Source records
____

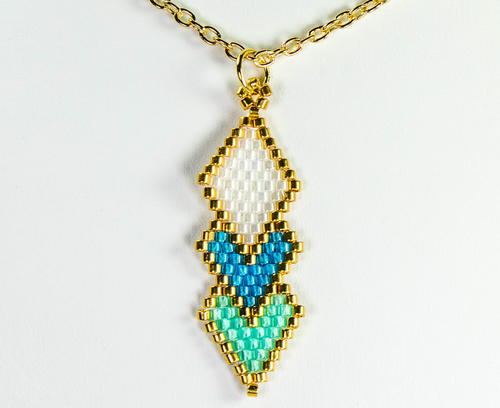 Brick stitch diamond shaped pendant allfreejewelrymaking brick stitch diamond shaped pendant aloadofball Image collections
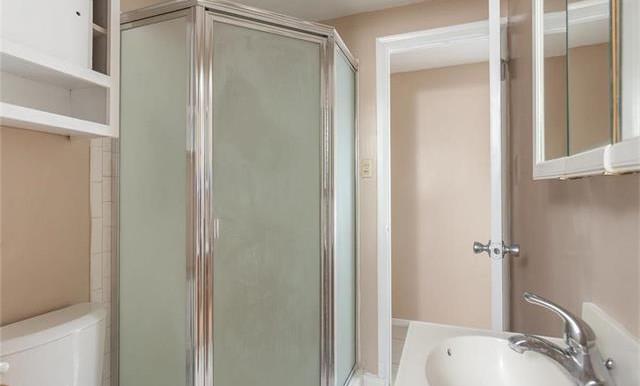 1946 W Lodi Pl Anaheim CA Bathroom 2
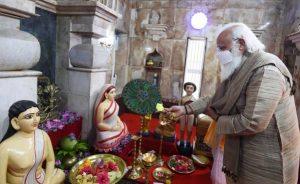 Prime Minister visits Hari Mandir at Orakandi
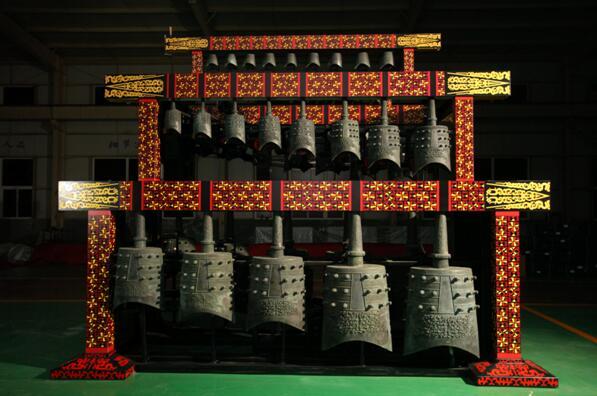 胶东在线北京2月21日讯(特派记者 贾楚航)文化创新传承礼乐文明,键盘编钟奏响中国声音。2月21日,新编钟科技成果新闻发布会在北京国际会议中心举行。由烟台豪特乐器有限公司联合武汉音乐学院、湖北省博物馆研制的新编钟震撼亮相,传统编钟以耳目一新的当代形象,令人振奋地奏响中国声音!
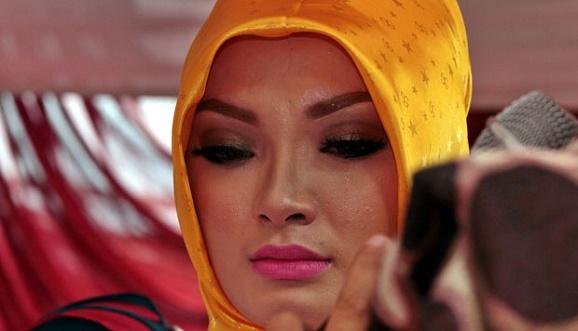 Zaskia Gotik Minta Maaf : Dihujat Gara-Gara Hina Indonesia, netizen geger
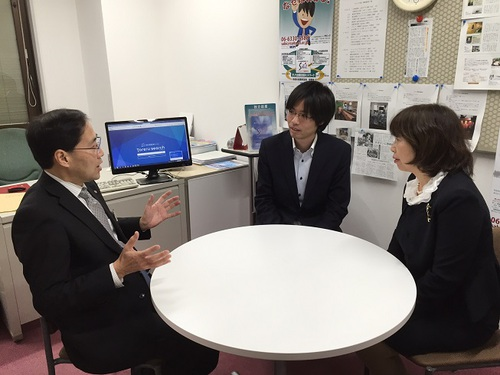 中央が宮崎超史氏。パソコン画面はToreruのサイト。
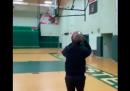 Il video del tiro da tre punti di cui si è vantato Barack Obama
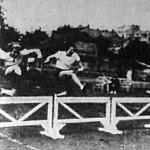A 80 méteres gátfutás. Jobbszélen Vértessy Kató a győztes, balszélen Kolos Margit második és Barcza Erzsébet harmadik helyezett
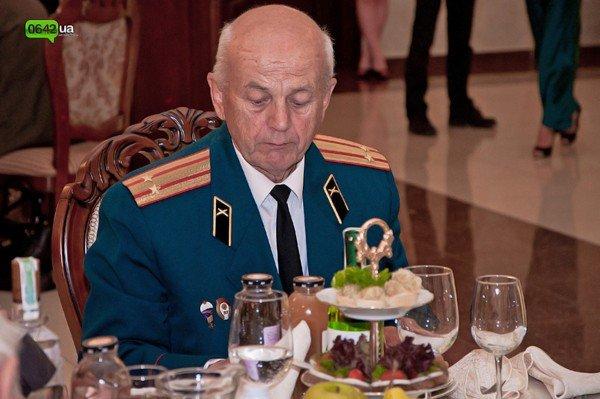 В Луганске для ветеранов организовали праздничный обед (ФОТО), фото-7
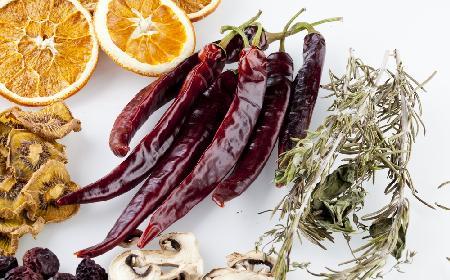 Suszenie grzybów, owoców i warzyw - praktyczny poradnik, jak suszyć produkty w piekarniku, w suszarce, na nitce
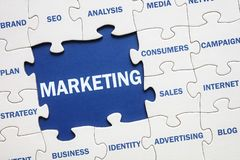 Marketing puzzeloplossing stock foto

____

Required action:
Among the entries above, find the line with "Prime Minister visits" and repeat exactly from there through the line with "Zaskia Gotik Minta", leaving out the pictures.

Task solution:
 Prime Minister visits Hari Mandir at Orakandi
 胶东在线北京2月21日讯(特派记者 贾楚航)文化创新传承礼乐文明,键盘编钟奏响中国声音。2月21日,新编钟科技成果新闻发布会在北京国际会议中心举行。由烟台豪特乐器有限公司联合武汉音乐学院、湖北省博物馆研制的新编钟震撼亮相,传统编钟以耳目一新的当代形象,令人振奋地奏响中国声音!
 Zaskia Gotik Minta Maaf : Dihujat Gara-Gara Hina Indonesia, netizen geger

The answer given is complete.